Проверка моей невиновности (страница 2)

Страница 2

Прим стояла неподвижно и смотрела ему в удалявшуюся спину. Потрясенная – потрясенная и окаменевшая, и последние два слова этого человека она несколько дальнейших часов не могла вытряхнуть из головы. Она думала о них в автобусе по дороге домой и продолжала о них думать даже сейчас. Более того, существовала вот какая опасность: если не предпримет что-нибудь решительное, она продолжит думать об этих словах весь вечер вплоть до отхода ко сну, когда бы тот ни случился (бессонница была одной из многих ее теперешних бед). А потому она проделала то, к чему часто прибегала в нервозные минуты. Обогнув гараж, где отец искал картонные коробки, и кабинет, где работала мама, Прим юркнула наверх к себе в спальню и улеглась на кровать. Воткнув наушники в уши и держа телефон на весу над собой, зашла на “Нетфликс” и промотала вниз, ища, какую бы серию “Друзей” посмотреть. Такой у нее был излюбленный телевизионный спасательный круг, один из самых надежных способов временно укрыться от окружающего мира. Каждую серию она уже посмотрела больше десятка раз, поэтому в последние дни действительно только и нужно было, что ткнуть наобум. Сегодня ей подвернулся первый сезон, двадцать первая серия, “Которая с поддельной Моникой”, где у одной героини воровка кредитных карт крадет личность. Серию эту Прим считала сильной, и не в последнюю очередь потому, что сама самозванка оказалась такой занятной. В конце серии она попадает за решетку, и Прим неизменно жалела, что этот персонаж не появляется в дальнейших сериях. Хотелось бы знать о ней больше: что настолько плохо в ее жизни, отчего ее тянет на кражу чужой личности и переизобретение себя? До чего заманчивая мысль, по многим причинам. Исчезнуть, раствориться в воздухе, оставив за спиной целую жизнь, полную ошибок и неловкостей, а затем вновь возникнуть в совершенно ином обличии. Родиться заново…

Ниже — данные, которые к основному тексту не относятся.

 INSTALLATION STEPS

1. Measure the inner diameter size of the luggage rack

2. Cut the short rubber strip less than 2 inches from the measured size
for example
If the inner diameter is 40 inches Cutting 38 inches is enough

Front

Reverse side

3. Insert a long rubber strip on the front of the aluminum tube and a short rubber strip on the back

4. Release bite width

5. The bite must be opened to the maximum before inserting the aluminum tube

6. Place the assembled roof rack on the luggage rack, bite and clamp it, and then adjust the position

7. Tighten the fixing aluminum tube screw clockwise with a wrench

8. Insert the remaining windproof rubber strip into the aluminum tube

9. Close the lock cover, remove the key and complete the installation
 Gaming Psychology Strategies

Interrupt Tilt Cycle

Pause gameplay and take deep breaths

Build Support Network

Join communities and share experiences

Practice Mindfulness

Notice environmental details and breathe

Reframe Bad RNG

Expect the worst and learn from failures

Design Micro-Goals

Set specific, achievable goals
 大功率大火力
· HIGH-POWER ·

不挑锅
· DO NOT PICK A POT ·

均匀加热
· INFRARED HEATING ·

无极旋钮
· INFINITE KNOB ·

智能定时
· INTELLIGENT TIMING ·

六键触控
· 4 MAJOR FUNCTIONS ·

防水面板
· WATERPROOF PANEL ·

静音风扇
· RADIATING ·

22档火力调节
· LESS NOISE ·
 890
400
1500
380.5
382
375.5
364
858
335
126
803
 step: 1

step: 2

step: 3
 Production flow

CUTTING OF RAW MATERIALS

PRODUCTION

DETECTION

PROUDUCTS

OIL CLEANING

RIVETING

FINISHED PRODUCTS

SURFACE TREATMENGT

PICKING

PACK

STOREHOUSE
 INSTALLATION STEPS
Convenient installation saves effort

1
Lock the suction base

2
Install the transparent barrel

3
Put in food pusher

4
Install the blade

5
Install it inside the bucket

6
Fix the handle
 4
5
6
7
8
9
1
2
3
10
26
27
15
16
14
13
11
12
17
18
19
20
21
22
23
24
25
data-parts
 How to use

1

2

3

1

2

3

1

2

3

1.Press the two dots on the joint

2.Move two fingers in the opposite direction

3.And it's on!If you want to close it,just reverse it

Разумеется, в той серии были и другие сюжетные линии, зрителю на радость: Росс в поисках нового дома для своей ручной обезьянки, попытки Джоуи выбрать новое сценическое имя. Для Прим притягательность вселенной “Друзей” сводилась к очаровательной предсказуемости, выдержанной во всех двухстах тридцати шести сериях. Когда завершилась эта, Прим почувствовала себя (как это всегда бывало) гораздо спокойнее. Привкус обиды, оставшийся от встречи у лифтов, сходил на нет, оставляя лишь стойкую ярость от высокомерия того человека. Вместе с тем она теперь окончательно уверилась в том, что, если написать о случившемся, произойдет очищение, катарсис. Она просто не понимала, с чего начать. Возможно, надо взять и нырнуть в это и рассказать историю, начать облекать ее в слова и посмотреть, куда этот процесс ее заведет. Вот так это делается у писателей?

За вдохновением она решила заглянуть в отцову библиотеку.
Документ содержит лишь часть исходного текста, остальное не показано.